Outra regra alemã estipula que nenhum investidor possa deter mais de 50% do clube, dando aos sócios peso real na gestão. Outro problema para a Red Bull? Talvez não. Nada que o aumento do preço para ser sócio não resolva, dando apenas a investidores mais “recheados” – e próximos da Red Bull – boa parte do poder dos associados.

Após uma ascensão meteórica da quinta divisão até à Bundesliga, o capital de ódio por este clube aumentou. Afinal, juntou-se uma fundação polémica a um bom rendimento desportivo. E começaram os protestos: cabeças de touro (touro é o símbolo da Red Bull) atiradas para os relvados, confrontos entre adeptos rivais, apedrejamentos, recusas de ter o emblema do RB Leipzig nos cachecóis dos jogos e nos ecrãs gigantes, “negas” para partidas de pré-época e até adeptos a recusarem acompanhar o seu clube só para não terem de entrar no recinto do odiado RB Leipzig.

Protestos que, na prática, de pouco valeram: o RB Leipzig tornou-se o maior clube da Alemanha Oriental, cuja reunificação com o restante território, em 1990, não deu, em matéria futebolística, um bom retorno – nenhuma equipa da antiga Alemanha comunista conseguiu ser campeã na Bundesliga, fundada em 1963.

O RB Leipzig tornou-se, portanto, um oásis numa região que abraçou, com paixão, o novo clube – as médias de público nas bancadas atestam-no.

Diferente dos tradicionais “novos ricos”

Apesar de todo este capital negativo em torno da opinião pública germânica, o RB Leipzig tem tido, a seu favor, a estratégia de crescimento.

Ao contrário de outros clubes comprados por entidades ou personalidades ricas, este emblema alemão não é o típico comprador, “sugador” de mercado e “novo rico” que tanto ódio desperta por clubes como PSG, Manchester City, Chelsea ou Zenit.

Registos de dados |
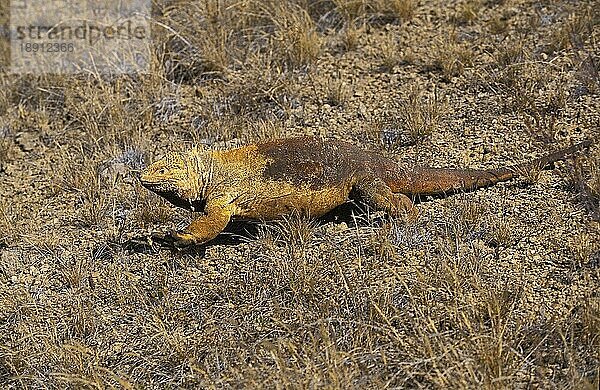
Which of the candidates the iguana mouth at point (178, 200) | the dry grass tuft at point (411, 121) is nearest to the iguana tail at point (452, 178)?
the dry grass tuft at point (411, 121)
---
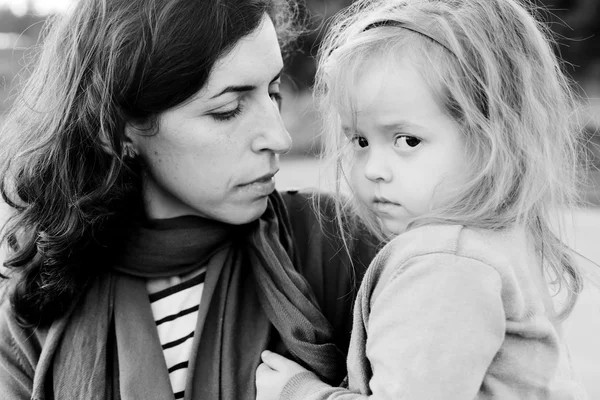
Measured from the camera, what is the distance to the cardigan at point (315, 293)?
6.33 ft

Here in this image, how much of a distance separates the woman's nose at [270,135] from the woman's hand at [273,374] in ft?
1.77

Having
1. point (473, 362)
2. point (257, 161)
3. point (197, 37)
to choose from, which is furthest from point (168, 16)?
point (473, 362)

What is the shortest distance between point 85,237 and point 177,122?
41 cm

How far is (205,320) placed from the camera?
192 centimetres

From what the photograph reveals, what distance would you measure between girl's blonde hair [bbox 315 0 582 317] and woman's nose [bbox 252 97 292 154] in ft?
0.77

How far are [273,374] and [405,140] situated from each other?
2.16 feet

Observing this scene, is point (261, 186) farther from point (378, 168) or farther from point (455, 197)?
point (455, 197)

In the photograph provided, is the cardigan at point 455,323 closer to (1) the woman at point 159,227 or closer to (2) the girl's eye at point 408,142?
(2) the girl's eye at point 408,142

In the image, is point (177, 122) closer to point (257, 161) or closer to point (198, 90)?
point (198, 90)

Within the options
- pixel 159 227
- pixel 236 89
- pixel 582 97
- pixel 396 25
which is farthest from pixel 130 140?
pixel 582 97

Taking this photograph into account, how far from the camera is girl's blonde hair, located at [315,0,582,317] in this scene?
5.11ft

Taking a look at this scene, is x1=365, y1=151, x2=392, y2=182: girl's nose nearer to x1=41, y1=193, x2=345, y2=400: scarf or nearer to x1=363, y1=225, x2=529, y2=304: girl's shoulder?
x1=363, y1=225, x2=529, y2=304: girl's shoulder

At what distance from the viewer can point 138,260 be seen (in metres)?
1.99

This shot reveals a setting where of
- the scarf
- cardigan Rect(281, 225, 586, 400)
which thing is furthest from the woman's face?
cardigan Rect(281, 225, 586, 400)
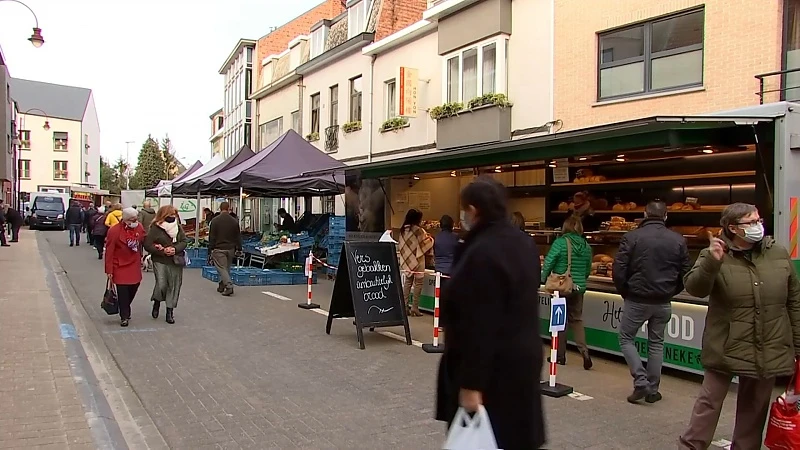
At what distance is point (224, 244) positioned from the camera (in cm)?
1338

Descrição da tarefa | Continue o texto sobre o RB Leipzig a partir da última frase apresentada.

Resposta ao problema |
A estratégia do clube tem passado pela aposta em jovens jogadores – raramente compram atletas com mais de 24 anos – e utiliza os restantes clubes da “rede Red Bull” para desenvolver os jovens talentos em níveis competitivos e países diferentes, sobretudo no RB Salzburgo, da Áustria, no RB Brasil, em São Paulo, ou no NY Red Bulls, nos Estados Unidos. Um franchise mundial ao serviço de um clube de futebol. O Salzburgo, por exemplo, chegou a vencer a Youth League, em 2016/17, à custa do Benfica de João Félix, Rúben Dias, Florentino, Jota ou Gedson.

O plantel actual, de 28 jogadores, tem apenas oito acima dos 25 anos e conta como grande figura, com Timo Werner, que resistiu ao recente assédio do Bayern Munique e renovou contrato com o Leipzig.

A equipa soma, em três anos de Bundesliga, um segundo, um sexto e um terceiro lugares e, nesta temporada, já é líder do campeonato. Viaja até Lisboa com Werner como principal figura, mas o jovem treinador Julian Nagelsmann, de 32 anos, contratado ao Hoffenheim, não pode queixar-se de falta de talento: o “gigante” Yussuf Poulsen dará trabalho aos centrais portugueses, enquanto o sueco Forsberg e o austríaco Sabitzer serão perigo constante numa equipa presumivelmente com três centrais.

Passados dez anos, apesar das polémicas sobre a fundação, algo parece ser consensual: o projecto da Red Bull tem sido vitorioso, sustentável e com uma filosofia vincada. E o líder da Bundesliga irá ao Estádio da Luz para mostrar que a Red Bull lhe deu asas para chegar à elite europeia.